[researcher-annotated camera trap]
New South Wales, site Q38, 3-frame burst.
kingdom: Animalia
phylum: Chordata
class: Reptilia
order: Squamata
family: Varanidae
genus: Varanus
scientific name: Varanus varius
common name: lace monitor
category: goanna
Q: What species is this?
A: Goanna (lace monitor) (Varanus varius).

■ ■ ■ ■ ■ ■ ■

- _EXERCISE_: Produce verbatim the lines starting at the one with "kingdom: Animalia" and ending at the last line of the material, both ends included. Add no other line.

- _ANSWER SECTION_:
kingdom: Animalia
phylum: Chordata
class: Reptilia
order: Squamata
family: Varanidae
genus: Varanus
scientific name: Varanus varius
common name: lace monitor
category: goanna
Q: What species is this?
A: Goanna (lace monitor) (Varanus varius).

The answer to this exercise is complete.